Given request =>
Swap every "roadside shrub" in the records below for "roadside bush", and write all the records out again with nothing else changed.

Records supplied =>

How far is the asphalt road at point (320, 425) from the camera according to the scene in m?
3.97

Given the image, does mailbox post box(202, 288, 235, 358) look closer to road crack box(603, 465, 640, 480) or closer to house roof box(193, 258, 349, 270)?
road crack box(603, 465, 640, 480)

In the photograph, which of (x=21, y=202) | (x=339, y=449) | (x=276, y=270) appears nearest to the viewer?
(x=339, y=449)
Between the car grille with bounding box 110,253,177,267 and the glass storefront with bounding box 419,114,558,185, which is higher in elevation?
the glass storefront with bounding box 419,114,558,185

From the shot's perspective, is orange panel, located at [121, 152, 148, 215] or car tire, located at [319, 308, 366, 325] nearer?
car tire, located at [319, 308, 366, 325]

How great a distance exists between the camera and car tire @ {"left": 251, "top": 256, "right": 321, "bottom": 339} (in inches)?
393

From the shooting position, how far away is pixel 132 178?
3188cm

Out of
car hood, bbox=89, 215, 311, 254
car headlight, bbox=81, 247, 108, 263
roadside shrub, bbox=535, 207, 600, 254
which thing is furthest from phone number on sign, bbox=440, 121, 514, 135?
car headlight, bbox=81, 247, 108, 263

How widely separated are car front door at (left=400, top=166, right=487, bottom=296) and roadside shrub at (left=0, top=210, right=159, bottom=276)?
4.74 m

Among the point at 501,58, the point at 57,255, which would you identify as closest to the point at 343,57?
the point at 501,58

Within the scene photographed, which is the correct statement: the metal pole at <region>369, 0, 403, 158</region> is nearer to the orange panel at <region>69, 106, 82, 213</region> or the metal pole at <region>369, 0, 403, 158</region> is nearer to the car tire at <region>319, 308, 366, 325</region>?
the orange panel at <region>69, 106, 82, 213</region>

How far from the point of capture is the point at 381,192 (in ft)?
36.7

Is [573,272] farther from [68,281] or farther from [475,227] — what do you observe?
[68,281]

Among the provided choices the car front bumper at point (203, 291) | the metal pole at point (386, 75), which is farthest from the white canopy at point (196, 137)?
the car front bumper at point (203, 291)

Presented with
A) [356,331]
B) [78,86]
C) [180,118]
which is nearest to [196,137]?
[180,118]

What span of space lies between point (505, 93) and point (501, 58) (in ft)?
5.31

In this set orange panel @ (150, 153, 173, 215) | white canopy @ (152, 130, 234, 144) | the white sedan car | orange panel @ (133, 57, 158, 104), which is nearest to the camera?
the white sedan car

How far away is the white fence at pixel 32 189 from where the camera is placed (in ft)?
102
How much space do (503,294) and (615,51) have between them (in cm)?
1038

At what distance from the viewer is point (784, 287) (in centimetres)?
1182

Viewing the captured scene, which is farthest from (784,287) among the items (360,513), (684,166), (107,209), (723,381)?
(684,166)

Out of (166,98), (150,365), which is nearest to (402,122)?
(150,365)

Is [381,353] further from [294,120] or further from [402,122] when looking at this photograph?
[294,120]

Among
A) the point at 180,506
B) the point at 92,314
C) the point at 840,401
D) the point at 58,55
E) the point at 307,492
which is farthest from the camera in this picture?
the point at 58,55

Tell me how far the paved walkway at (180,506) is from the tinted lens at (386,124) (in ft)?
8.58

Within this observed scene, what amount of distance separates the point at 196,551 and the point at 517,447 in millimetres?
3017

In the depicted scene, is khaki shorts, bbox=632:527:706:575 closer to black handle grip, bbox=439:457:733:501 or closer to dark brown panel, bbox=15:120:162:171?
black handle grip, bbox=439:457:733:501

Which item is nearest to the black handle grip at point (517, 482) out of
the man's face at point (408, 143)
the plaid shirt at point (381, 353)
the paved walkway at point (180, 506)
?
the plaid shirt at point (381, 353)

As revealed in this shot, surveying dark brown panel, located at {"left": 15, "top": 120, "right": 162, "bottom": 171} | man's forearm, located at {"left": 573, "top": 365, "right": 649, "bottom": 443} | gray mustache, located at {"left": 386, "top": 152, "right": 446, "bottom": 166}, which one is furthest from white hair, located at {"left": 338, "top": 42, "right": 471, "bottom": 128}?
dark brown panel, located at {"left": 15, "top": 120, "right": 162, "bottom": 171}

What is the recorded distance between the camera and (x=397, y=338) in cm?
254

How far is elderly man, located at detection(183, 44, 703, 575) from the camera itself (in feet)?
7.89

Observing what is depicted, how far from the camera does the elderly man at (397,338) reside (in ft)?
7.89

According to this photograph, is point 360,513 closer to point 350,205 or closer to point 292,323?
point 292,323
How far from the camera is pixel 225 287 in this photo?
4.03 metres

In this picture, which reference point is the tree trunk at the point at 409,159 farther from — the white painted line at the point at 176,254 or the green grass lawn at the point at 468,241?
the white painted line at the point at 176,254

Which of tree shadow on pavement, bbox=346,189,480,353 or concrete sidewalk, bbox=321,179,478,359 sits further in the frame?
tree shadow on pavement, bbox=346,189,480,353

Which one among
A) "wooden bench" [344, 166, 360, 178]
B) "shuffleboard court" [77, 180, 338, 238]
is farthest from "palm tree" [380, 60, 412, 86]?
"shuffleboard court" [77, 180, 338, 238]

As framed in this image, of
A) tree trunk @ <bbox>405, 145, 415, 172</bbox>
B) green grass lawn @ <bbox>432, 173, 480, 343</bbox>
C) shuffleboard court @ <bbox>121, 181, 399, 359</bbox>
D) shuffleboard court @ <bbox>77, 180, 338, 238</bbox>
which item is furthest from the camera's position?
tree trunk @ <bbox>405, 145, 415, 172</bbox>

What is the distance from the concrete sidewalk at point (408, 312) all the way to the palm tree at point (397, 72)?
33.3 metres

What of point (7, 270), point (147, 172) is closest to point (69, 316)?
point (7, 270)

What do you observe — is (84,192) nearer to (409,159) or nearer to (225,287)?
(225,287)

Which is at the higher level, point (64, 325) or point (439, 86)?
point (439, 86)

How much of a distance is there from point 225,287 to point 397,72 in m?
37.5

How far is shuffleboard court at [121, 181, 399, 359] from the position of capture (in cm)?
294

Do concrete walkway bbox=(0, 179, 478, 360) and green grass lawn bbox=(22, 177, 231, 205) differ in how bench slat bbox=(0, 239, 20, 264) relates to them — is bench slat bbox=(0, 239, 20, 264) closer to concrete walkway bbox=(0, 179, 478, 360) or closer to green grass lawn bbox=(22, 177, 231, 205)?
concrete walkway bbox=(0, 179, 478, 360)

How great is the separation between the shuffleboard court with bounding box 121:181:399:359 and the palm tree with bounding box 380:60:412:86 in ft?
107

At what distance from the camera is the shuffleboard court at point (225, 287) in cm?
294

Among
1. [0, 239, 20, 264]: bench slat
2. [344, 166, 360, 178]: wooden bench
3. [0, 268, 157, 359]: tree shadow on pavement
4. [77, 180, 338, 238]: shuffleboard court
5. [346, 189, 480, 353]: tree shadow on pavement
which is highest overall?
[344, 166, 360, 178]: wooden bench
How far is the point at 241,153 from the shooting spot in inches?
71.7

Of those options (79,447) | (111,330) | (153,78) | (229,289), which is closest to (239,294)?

Result of the exercise =>
How far is the asphalt road at point (320, 425) from the camera according to the scene in m?
3.97

Given the image, does mailbox post box(202, 288, 235, 358) look closer to road crack box(603, 465, 640, 480) or closer to house roof box(193, 258, 349, 270)?
road crack box(603, 465, 640, 480)

In the photograph, which of (x=21, y=202) | (x=339, y=449) | (x=276, y=270) appears nearest to the viewer?
(x=339, y=449)
Between the car grille with bounding box 110,253,177,267 and the glass storefront with bounding box 419,114,558,185, which is higher in elevation?
the glass storefront with bounding box 419,114,558,185

From the shot's perspective, is orange panel, located at [121, 152, 148, 215] or car tire, located at [319, 308, 366, 325] nearer?
car tire, located at [319, 308, 366, 325]

How great a distance exists between the camera and car tire @ {"left": 251, "top": 256, "right": 321, "bottom": 339} (in inches)?
393

From the shooting position, how far away is pixel 132 178?
3188cm

Out of
car hood, bbox=89, 215, 311, 254
car headlight, bbox=81, 247, 108, 263
roadside bush, bbox=535, 207, 600, 254
which thing is furthest from phone number on sign, bbox=440, 121, 514, 135?
car headlight, bbox=81, 247, 108, 263

How widely separated are car front door at (left=400, top=166, right=487, bottom=296) and roadside bush at (left=0, top=210, right=159, bottom=276)?
4.74 m

Among the point at 501,58, the point at 57,255, which would you identify as closest to the point at 343,57?
the point at 501,58

Within the scene photographed, which is the correct statement: the metal pole at <region>369, 0, 403, 158</region> is nearer to the orange panel at <region>69, 106, 82, 213</region> or the metal pole at <region>369, 0, 403, 158</region> is nearer to the car tire at <region>319, 308, 366, 325</region>?
the orange panel at <region>69, 106, 82, 213</region>

How far from the point of capture is the point at 381,192 (in ft)?
36.7

Is [573,272] farther from [68,281] or farther from [475,227] — what do you observe?
[68,281]

Among the provided choices the car front bumper at point (203, 291) | the metal pole at point (386, 75), which is farthest from the white canopy at point (196, 137)?
the car front bumper at point (203, 291)

Presented with
A) [356,331]
B) [78,86]
C) [180,118]
which is nearest to [196,137]?
[180,118]

What span of space lies between point (505, 93) and point (501, 58) (in ft)?
5.31

In this set orange panel @ (150, 153, 173, 215) | white canopy @ (152, 130, 234, 144) | the white sedan car | orange panel @ (133, 57, 158, 104), which is nearest to the camera?
the white sedan car

How far away is the white fence at pixel 32 189 from where the camera is placed (in ft)?
102
How much space do (503,294) and (615,51) have between them (in cm)?
1038

At what distance from the viewer is point (784, 287) (in centimetres)?
1182

Viewing the captured scene, which is farthest from (784,287) among the items (360,513), (684,166), (107,209), (723,381)?
(684,166)

Out of (166,98), (150,365), which is nearest to (402,122)?
(150,365)

Is [381,353] further from [294,120] or further from [402,122] when looking at this photograph?
[294,120]

Among
A) the point at 180,506
B) the point at 92,314
C) the point at 840,401
D) the point at 58,55
E) the point at 307,492
which is farthest from the camera in this picture?
the point at 58,55

Tell me how far the paved walkway at (180,506) is from the tinted lens at (386,124) (in ft)?
8.58

Within this observed scene, what amount of distance separates the point at 196,551 and the point at 517,447 in millimetres?
3017

In the depicted scene, is khaki shorts, bbox=632:527:706:575 closer to black handle grip, bbox=439:457:733:501 or closer to dark brown panel, bbox=15:120:162:171?
black handle grip, bbox=439:457:733:501

Which item is nearest to the black handle grip at point (517, 482) out of
the man's face at point (408, 143)
the plaid shirt at point (381, 353)
the paved walkway at point (180, 506)
?
the plaid shirt at point (381, 353)

As revealed in this shot, surveying dark brown panel, located at {"left": 15, "top": 120, "right": 162, "bottom": 171} | man's forearm, located at {"left": 573, "top": 365, "right": 649, "bottom": 443} | gray mustache, located at {"left": 386, "top": 152, "right": 446, "bottom": 166}, which one is furthest from white hair, located at {"left": 338, "top": 42, "right": 471, "bottom": 128}?
dark brown panel, located at {"left": 15, "top": 120, "right": 162, "bottom": 171}

What is the recorded distance between the camera and (x=397, y=338) in cm?
254

How far is elderly man, located at detection(183, 44, 703, 575) from the camera itself (in feet)?
7.89

Observing what is depicted, how far from the camera does the elderly man at (397,338) reside (in ft)?
7.89

According to this photograph, is point 360,513 closer to point 350,205 or closer to point 292,323?
point 292,323
How far from the camera is pixel 225 287 in this photo?
4.03 metres

In this picture, which reference point is the tree trunk at the point at 409,159 farther from — the white painted line at the point at 176,254 or the green grass lawn at the point at 468,241?
the white painted line at the point at 176,254

Which of tree shadow on pavement, bbox=346,189,480,353 or concrete sidewalk, bbox=321,179,478,359 sits further in the frame?
tree shadow on pavement, bbox=346,189,480,353

Which one among
A) "wooden bench" [344, 166, 360, 178]
B) "shuffleboard court" [77, 180, 338, 238]
is farthest from "palm tree" [380, 60, 412, 86]?
"shuffleboard court" [77, 180, 338, 238]

As framed in this image, of
A) tree trunk @ <bbox>405, 145, 415, 172</bbox>
B) green grass lawn @ <bbox>432, 173, 480, 343</bbox>
C) shuffleboard court @ <bbox>121, 181, 399, 359</bbox>
D) shuffleboard court @ <bbox>77, 180, 338, 238</bbox>
which item is furthest from the camera's position?
tree trunk @ <bbox>405, 145, 415, 172</bbox>

What is the distance from the concrete sidewalk at point (408, 312) all the way to the palm tree at point (397, 72)?
33.3 metres

What of point (7, 270), point (147, 172) is closest to point (69, 316)?
point (7, 270)

What do you observe — is (84,192) nearer to (409,159) or nearer to (225,287)?
(225,287)

Which is at the higher level, point (64, 325) or point (439, 86)?
point (439, 86)

How much of a distance is there from point 225,287 to point 397,72 in m?
37.5

How far is shuffleboard court at [121, 181, 399, 359] from the position of capture (in cm)?
294

Do concrete walkway bbox=(0, 179, 478, 360) and green grass lawn bbox=(22, 177, 231, 205) differ in how bench slat bbox=(0, 239, 20, 264) relates to them — is bench slat bbox=(0, 239, 20, 264) closer to concrete walkway bbox=(0, 179, 478, 360) or closer to green grass lawn bbox=(22, 177, 231, 205)?
concrete walkway bbox=(0, 179, 478, 360)

How great is the separation between the shuffleboard court with bounding box 121:181:399:359 and the palm tree with bounding box 380:60:412:86 in ft?
107

At what distance from the camera is the shuffleboard court at point (225, 287) in cm?
294

Among
1. [0, 239, 20, 264]: bench slat
2. [344, 166, 360, 178]: wooden bench
3. [0, 268, 157, 359]: tree shadow on pavement
4. [77, 180, 338, 238]: shuffleboard court
5. [346, 189, 480, 353]: tree shadow on pavement
which is highest overall?
[344, 166, 360, 178]: wooden bench
How far is the point at 241,153 from the shooting spot in inches?
71.7

Of those options (79,447) | (111,330) | (153,78) | (229,289), which is closest to (239,294)?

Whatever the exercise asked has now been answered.